Günlerdir koronavirüs salgını nedeniyle mecbur olmadıkça evlerimizden dışarı çıkamıyoruz. 65 yaş üstü tamamen evde kalırken, işe gitmek zorunda olanlar kendince önlemlerini alarak çalışmaya gidiyorlar. Gün boyunca, 'Mecbur kalmadıkça evden çıkmayın' anonslarını duyuyoruz. Her ne kadar 'Evde kal' dense de gıda ihtiyaçlarını karşılamak için veya banka, resmi kurumlardaki işlerini yapmak için çıkan bir kesim var.
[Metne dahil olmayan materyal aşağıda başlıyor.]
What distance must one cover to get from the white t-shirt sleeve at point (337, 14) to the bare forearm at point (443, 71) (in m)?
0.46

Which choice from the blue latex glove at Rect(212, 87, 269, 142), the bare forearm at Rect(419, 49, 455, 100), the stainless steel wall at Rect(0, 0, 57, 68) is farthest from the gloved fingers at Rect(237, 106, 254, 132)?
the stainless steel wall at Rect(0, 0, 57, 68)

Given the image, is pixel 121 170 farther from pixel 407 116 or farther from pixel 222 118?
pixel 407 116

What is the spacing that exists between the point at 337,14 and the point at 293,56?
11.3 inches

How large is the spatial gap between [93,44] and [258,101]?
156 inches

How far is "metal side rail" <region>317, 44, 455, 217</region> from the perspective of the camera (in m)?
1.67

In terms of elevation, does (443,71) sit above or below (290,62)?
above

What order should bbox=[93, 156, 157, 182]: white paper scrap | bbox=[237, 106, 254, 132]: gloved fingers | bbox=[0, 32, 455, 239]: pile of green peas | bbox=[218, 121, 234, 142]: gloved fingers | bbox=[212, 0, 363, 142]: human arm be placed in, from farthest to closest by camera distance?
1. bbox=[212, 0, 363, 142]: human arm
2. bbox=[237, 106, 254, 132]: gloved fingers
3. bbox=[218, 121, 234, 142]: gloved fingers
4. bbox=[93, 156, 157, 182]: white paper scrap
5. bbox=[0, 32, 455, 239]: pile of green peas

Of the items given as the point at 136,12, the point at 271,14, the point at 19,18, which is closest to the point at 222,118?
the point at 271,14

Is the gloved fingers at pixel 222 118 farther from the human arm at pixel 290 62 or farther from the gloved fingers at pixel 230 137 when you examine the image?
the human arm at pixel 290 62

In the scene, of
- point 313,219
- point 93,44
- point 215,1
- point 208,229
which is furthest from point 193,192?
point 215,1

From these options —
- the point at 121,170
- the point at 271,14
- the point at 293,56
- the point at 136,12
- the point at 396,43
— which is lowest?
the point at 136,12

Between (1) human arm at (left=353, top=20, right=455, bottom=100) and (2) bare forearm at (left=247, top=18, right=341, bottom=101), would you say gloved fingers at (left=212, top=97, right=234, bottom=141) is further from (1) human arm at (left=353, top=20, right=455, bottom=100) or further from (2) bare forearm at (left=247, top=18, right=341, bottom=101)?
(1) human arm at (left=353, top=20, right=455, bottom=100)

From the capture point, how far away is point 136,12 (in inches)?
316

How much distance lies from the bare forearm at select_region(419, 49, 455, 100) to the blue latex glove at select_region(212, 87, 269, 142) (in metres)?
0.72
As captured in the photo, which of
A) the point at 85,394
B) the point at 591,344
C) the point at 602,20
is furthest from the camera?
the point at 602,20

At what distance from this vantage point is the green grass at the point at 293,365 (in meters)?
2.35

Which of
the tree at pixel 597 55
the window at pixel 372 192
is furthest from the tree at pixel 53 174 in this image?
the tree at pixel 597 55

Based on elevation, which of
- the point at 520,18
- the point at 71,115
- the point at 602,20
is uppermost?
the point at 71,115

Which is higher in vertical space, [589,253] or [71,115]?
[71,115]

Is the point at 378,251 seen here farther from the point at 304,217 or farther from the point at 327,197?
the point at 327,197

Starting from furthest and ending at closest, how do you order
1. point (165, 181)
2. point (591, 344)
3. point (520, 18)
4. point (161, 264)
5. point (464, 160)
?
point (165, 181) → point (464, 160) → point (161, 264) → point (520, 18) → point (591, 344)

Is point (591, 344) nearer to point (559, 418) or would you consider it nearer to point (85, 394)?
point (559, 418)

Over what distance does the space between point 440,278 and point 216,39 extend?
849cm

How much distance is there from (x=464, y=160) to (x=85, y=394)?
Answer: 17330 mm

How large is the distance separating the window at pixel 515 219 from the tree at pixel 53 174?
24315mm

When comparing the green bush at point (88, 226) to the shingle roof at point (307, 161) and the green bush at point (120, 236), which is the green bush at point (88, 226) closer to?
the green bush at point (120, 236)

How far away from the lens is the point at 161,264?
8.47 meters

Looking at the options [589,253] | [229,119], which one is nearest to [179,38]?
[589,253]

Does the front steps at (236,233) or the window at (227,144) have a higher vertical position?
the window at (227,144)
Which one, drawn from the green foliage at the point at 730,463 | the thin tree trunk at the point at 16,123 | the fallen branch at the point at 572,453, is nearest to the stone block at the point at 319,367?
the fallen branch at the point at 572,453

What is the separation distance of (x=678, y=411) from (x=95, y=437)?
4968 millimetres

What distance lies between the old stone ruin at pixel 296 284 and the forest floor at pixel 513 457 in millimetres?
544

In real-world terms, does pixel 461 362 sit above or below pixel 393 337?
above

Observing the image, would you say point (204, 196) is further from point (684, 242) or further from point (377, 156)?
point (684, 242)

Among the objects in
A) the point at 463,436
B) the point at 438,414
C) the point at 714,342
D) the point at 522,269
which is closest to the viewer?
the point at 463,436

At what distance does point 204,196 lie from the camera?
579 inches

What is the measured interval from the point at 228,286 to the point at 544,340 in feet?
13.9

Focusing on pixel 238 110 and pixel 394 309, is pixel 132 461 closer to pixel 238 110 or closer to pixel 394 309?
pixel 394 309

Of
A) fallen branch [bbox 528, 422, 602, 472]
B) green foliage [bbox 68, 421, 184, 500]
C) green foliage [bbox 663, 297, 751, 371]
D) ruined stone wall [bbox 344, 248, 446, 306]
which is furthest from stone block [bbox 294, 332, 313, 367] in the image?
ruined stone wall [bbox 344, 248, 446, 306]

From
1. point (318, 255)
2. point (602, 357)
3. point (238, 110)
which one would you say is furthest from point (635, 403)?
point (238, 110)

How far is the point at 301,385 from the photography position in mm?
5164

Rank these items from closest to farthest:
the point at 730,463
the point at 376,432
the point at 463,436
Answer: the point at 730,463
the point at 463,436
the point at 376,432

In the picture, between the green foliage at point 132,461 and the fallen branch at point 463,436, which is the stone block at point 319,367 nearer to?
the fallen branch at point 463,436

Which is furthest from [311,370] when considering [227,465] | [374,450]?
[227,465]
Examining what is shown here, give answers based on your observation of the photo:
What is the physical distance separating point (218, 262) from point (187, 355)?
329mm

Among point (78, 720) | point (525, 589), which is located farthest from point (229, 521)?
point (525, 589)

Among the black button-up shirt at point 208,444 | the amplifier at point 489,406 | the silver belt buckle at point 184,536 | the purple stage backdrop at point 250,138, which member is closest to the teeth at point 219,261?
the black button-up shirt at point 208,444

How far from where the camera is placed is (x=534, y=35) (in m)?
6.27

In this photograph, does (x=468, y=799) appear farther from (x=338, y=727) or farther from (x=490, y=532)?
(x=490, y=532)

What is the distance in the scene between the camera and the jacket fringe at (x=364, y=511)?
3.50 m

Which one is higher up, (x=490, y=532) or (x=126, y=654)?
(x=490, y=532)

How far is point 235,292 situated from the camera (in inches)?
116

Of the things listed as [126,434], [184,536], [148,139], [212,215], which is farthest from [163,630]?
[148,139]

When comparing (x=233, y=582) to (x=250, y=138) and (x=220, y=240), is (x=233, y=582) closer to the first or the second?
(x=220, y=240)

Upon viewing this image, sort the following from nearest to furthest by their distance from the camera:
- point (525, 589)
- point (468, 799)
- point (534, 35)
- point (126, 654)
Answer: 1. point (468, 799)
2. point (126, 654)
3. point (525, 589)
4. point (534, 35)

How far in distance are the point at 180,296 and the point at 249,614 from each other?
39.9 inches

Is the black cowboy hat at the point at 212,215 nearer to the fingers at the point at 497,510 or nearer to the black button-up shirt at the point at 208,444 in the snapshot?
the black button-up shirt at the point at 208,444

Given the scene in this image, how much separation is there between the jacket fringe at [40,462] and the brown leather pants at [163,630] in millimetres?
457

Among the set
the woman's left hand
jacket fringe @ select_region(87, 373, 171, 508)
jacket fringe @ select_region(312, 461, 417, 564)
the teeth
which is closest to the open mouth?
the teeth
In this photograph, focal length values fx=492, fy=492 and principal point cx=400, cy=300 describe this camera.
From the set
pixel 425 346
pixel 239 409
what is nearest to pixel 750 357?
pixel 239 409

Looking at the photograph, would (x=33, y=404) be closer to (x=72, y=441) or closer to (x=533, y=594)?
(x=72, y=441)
Bir kesim ise olayın ciddiyetinin farkında, tüm ihtiyaçlarını İnternet üzerinden hallediyor.

Ülkemizde ve dünyada gün be gün salgın ile ilgili rakamlar artıyor ve iç karartıyor. Aşıyla ve tedaviyle ilgili umut verici bir gelişme duymak için gözümüz, kulağımız televizyonda, internet haber sitelerinde. İnsanlarda karamsarlık, mutsuzluk hakim. Özgürlüğümüz kısıtlanmış bir haldeyiz. Düne kadar hayatın hızlı temposuyla koşuşturup zamanın nasıl geçtiğini anlamazken, şu anda bir gün bir hafta, bir hafta bir ay gibi, zaman sanki durmuş geçmiyormuş gibi geliyor.

Büyükler evlatlarına, torunlarına hasret, küçükler aile büyüklerini özlüyor. Dostlar bir kahve içimi bile yanyana gelemiyor. Sevgililerin arasına mesafeler girdi. Çocuklar arkadaşlarıyla parklarda oynayamıyor. Herkes evinde. Herkes kabuğuna çekildi. Aile bireylerinin evde birlikte zaman geçirme süresi arttı. Metazori kaliteli zaman geçirmenin farkındalığı arttı. Olması gereken zaten buydu ama bunu kötü bir şekilde öğrenmiş olduk. Koronavirüs salgını, iş hayatımızdan eğitimimize, arkadaşlarımızla sosyalleşmekten aile fertleriyle ilişkilerimize, uyku düzenimizden beslenmemize kadar olumlu veya olumsuz gündelik hayatımızı yoğun bir şekilde etkiledi. Can sıkıntısından mı diyeyim, yoksa evde kalmanın getirdiği zaman bolluğundan mı kendimizi yemeğe vurduk. Vücudumuzu zaman zaman aşırı da olsa doyururken, özgürlüğümüzün kısıtlanması nedeniyle arkadaşlarımızın, sevdiklerimizin, keyif aldığımız her türlü aktivitenin, bize kendimizi iyi hissettiren şeylerin mahrumiyetini derinden hissederken ruhumuz aç kaldı. Neşemiz yok, keyfimiz hiç yok. Sahip olup da bugüne kadar kıymetini bilmediğimiz birçok şeyin farkına varmak için keşke böyle bir sınava maruz kalmasaydık. Bu bize hem çok pahalı ham de çok acı bir öğreti oldu, tabii ki de ders çıkarana.

Sağlığın yerinde değilse paranın, dışarı çıkıp binemiyorsan arabanın, içinde mutlu değilsen evin ne önemi var. Sahip olduklarımız, hayatımız ne kadar değerliymiş dediğimiz günlerden geçiyoruz. Sevgiye en ihtiyaç duyduğumuz, ben demeyi bırakıp biz demenin vaktinin geldiği, mücadeleci yönümüzün ortaya çıktığı bir dönem. Karantinada insan olarak kendimizi yeniden keşfederken, belki de tüm olumsuzluklar bittiğinde çocukken yaşadığımız ama sonradan unuttuğumuz mutluluğu yeniden bulacağız.

İşte bu yüzden Dünyanın düzeni değişirken bizler yerimizde sayamayız. Tüm insanlığımızı, iyi niyetimizi, sevgimizi, merhametimizi ortaya koyarak dünyanın üzerinde hepimizin yarattığı acı, korku, mutsuzluk ve umutsuzluk bulutunu 'Hem ben varım, hem biz varız' diyerek gelin elbirliğiyle dağıtalım. Gerekirse bir çocuğa, gerekirse bir yaşlıya, gerekirse bir hayvana yardım elimizi uzatalım. Uzatalım ki, dünya yaşanacak, nefes alınacak, güzelliklerle dolu yeni haline kavuşsun.

Yaşadığımız kabus gibi günlerin bir an önce bitmesi, dünyada her rengin ahenkle yer alması dileğiyle hayatın içinde kalın.